Overall, AI in edtech holds the potential to provide tailored learning experiences, personalized tutoring, and improved administrative efficiency, ultimately enhancing the quality and effectiveness of education.

Executing a python code block and the sharing the dataframe

Now I will just load the built-in diamonds dataset and lazily convert the three factor levels (cut, clarity, and color) to integers. But I will skip R’s regression model, lm(), because I am going to let python fit the linear model …

diamonds_df <- diamonds
diamonds_df$cut_int <- as.integer(diamonds_df$cut)
diamonds_df$clarity_int <- as.integer(diamonds_df$clarity)
diamonds_df$color_int <- as.integer(diamonds_df$color)

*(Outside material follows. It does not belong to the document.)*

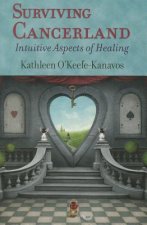 Surviving Cancerland: Intuitive Aspects of Healing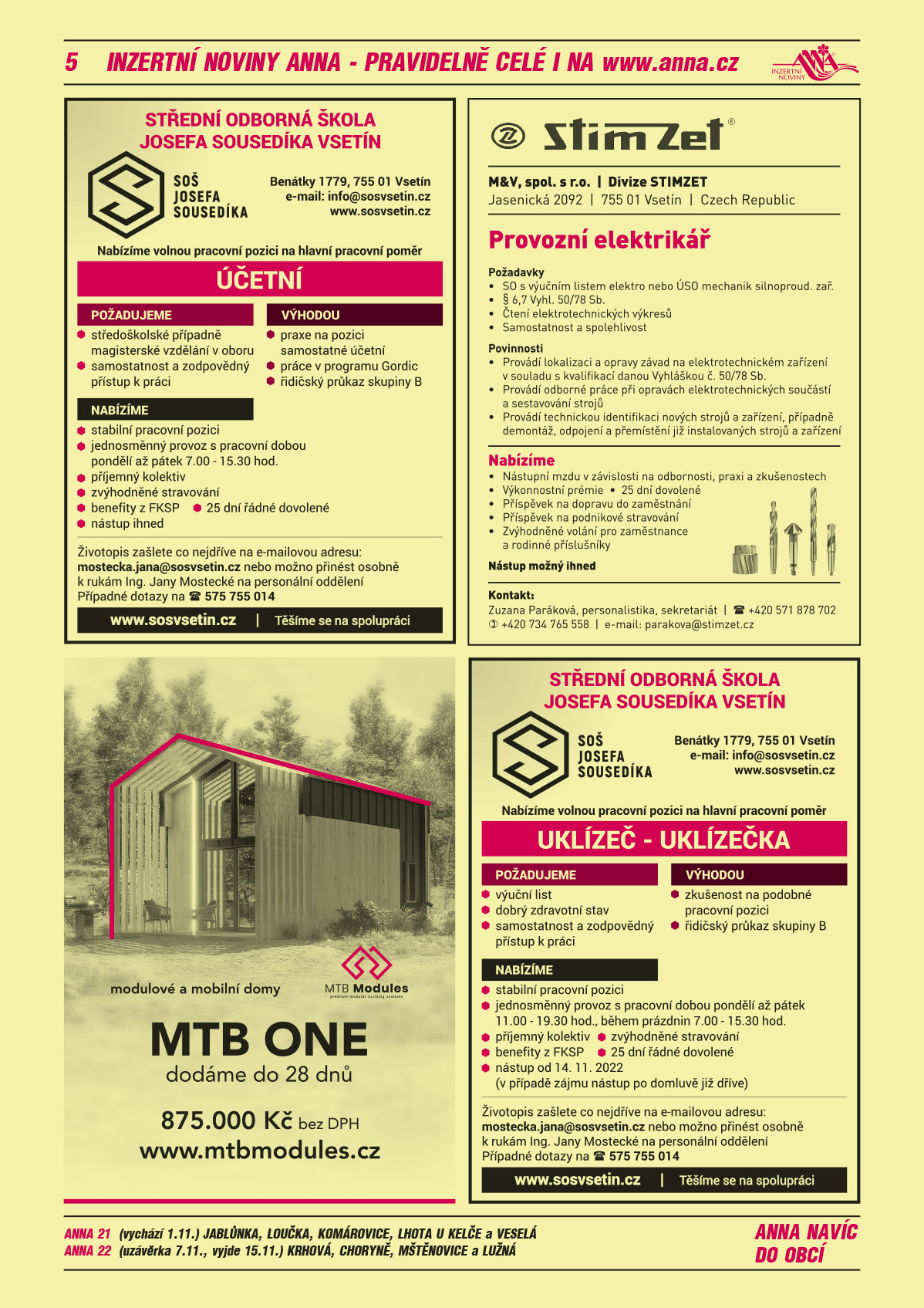ANNA 21 (vychází 1.11.) Jablůnka, Loučka, Komárovice, Lhota u Kelče a VeseláANNA 22 (uzávěrka 7.11., vyjde 15.11.) Krhová, Choryně, Mštěnovice a Lužná Střední odborná škola Josefa Sousedíka Vsetín, SOŠ Josefa Sousedíka Vsetín, Benátky 1779, Vsetín, info@sosvsetin.cz, www.sosvsetin.cz. Nabízíme volnou pracovní pozici na hlavní pracovní poměr UKLÍZEČ/UKLÍZEČKA. Požadujeme: výuční list, dobrý zdravotní stav, samostatnost a zodpovědný přístup k práci. Výhodou: zkušenost na podobné pracovní pozici, řidičský průkaz skupiny B. Nabízíme: stabilní pracovní pozici, jednosměnný provoz s pracovní dobou pondělí až pátek 11:00 – 19:30 hod, během prázdnin 7:00 – 15.30 hod., příjemný kolektiv, zvýhodněné stravování, benefity z FKSP, 25 dní řádné dovolené, nástup od 14. 11. 2022 (v případě zájmu nástup po domluvě již dříve). 	Životopis zašlete co nejdříve na e-mailovou adresu: mostecka.jana@sosvsetin.cz nebo možno přinést osobně k rukám Ing. Jany Mostecké na personální oddělení, případné dotazy na tel.: 575 755 014. Těšíme se na spolupráci.Střední odborná škola Josefa Sousedíka Vsetín, SOŠ Josefa Sousedíka Vsetín, Benátky 1779, Vsetín, info@sosvsetin.cz, www.sosvsetin.cz. Nabízíme volnou pracovní pozici na hlavní pracovní poměr ÚČETNÍ. Požadujeme: středoškolské případně magisterské vzdělání v oboru, samostatnost a zodpovědný přístup k práci. Výhodou: praxe na pozici samostatné účetní, práce v programu Gordic, řidičský průkaz skupiny B. Nabízíme: stabilní pracovní pozici, jednosměnný provoz s pracovní dobou pondělí až pátek 7:00 – 15:30 hod., příjemný kolektiv, zvýhodněné stravování,	benefity z FKSP, 25 dní řádné dovolené, nástup ihned, životopis zašlete co nejdříve na e-mailovou adresu: mostecka.jana@sosvsetin.cz nebo možno přinést osobně k rukám Ing. Jany Mostecké na personální oddělení, případné dotazy na tel.: 575 755 014. Těšíme se na spolupráci.MTB ONE modulové a mobilní domy dodáme do 28 dní, 875 000 Kč bez DPH, www.mtbmodules.czM & V, spol. s r.o., divize Stimzet, Jasenická 2092, Vsetín přijme Provozní elektrikář. Požadavky	SO s výučním listem elektro, nebo ÚSO mechanik silnoproud. zař., § 6,7 vyhl. 50/78 Sb., Čtení elektrotechnických výkresů, Samostatnost a spolehlivost. Povinnosti: Provádí lokalizaci a opravy závad na elektrotechnickém zařízení v souladu s kvalifikací danou vyhláškou č.50/78 Sb., Provádí odborné práce při opravách elektrotechnických součástí a sestavování strojů, Provádí technickou identifikaci nových strojů a zařízení, případně demontáž, odpojení a přemístění již instalovaných strojů a zařízení. Nabízíme: Nástupní mzdu v závislosti na odbornosti, praxi a zkušenostech.  Výkonnostní prémie, 25 dní dovolené, Příspěvek na dopravu do zaměstnání, Příspěvek na podnikové stravování, Zvýhodněné volání pro zaměstnance a rodinné příslušníky. Nástup možný ihned. Zuzana Paráková, personalistika, sekretariát, T +420 571 878 702, 734 765 558, parakova@stimzet.cz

# Going to skip lm() in R and let python fit the model!
# lm_diamonds <- lm(price ~ carat + cut_int + color_int + clarity_int, data = diamonds_df)
# diamonds_df$residuals <- resid(lm_diamonds)
# diamonds_df$predictions <- predict(lm_diamonds)
# diamonds_df |> ggplot(aes(x = predictions, y = residuals)) +
#   geom_point() +
#   geom_hline(yintercept = 0, linetype = "dashed") +
#   labs(title = "Residual Plot", x = "Predicted Values", y = "Residuals")

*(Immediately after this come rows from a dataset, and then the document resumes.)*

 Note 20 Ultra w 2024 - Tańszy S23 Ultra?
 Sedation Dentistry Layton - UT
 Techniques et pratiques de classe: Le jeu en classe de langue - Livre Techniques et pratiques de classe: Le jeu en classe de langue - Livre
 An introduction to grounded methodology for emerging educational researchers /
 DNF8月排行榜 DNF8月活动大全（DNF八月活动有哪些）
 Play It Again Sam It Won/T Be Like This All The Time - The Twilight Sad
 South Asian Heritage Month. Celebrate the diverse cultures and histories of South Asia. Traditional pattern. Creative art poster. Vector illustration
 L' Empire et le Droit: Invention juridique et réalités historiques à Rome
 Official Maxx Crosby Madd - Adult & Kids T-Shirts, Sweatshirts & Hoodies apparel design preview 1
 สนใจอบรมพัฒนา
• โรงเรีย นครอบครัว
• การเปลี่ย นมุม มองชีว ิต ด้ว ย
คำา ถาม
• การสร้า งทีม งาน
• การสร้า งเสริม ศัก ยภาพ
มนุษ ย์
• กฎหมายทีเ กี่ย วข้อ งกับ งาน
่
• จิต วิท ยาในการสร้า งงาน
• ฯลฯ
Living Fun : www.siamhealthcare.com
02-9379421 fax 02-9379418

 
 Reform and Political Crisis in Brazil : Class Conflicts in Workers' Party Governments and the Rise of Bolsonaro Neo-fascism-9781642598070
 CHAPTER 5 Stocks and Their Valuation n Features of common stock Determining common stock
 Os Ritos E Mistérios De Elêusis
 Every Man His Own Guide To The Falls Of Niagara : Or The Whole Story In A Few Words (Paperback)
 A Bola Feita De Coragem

… and here is the python code chunk! This is possible because the first line of the fenced code braces the executable code with “python” per these instructions.. Of course, a python installation is required to render locally.

```{python}
#| message: false

diamonds_data_py = r.diamonds_df

import statsmodels.api as sm
y = diamonds_data_py[["price"]]

x = diamonds_data_py[["carat", "cut_int", "color_int", "clarity_int"]]
x = sm.add_constant(x)
mod = sm.OLS(y, x).fit()
diamonds_data_py["Predicted"] = mod.predict(x)
diamonds_data_py["Residuals"] = mod.resid
```

And, finally, I will revert back to R to utilize ggplot. As explained by Nicola Rennie the key here is to load the reticulate package so that we can use the py prefix to retrieve the diamonds_data_py object. But you can see: the original R dataframe, diamonds_df, was retreived in python, via diamonds_data_py = r.diamonds_df, and then R retrieved that model via diamonds_residuals <- py$diamonds_data_py. Sweet! But, okay, not the best line we’ve ever fit. That’s why we look at the residuals, after all.

library(reticulate)
library(ggplot2)
library(ggthemes)
diamonds_residuals <- py$diamonds_data_py
ggplot(data = diamonds_residuals,
       mapping = aes(x = Predicted,
                     y = Residuals)) +
    geom_point(colour = "#2F4F4F") +
    geom_hline(yintercept = 0, colour = "red") +
    theme_economist()

Scatter plot of predicted and residual values for the fitted linear model.

RStudio Co-pilot with gptstudio package

What you can’t easily see on the page is the co-pilot enabled by the gptstudio package. Once the package is installed, I only neeed to setup the API key via the command:

Sys.setenv(OPENAI_API_KEY = "<APIKEY>")

For example, below I call for help with this prompt (“generate a ggplot …”)

gptstudio as co-pilot

… and the comment changes to the following:

changes the comment to code!

It’s not a great example but instructive. This code requires two quick tweaks in order to work. You do need to know how to write code, but at the same time, co-pilot clearly saves time; e.g., for some analyis, it’s cut the time required in half or better.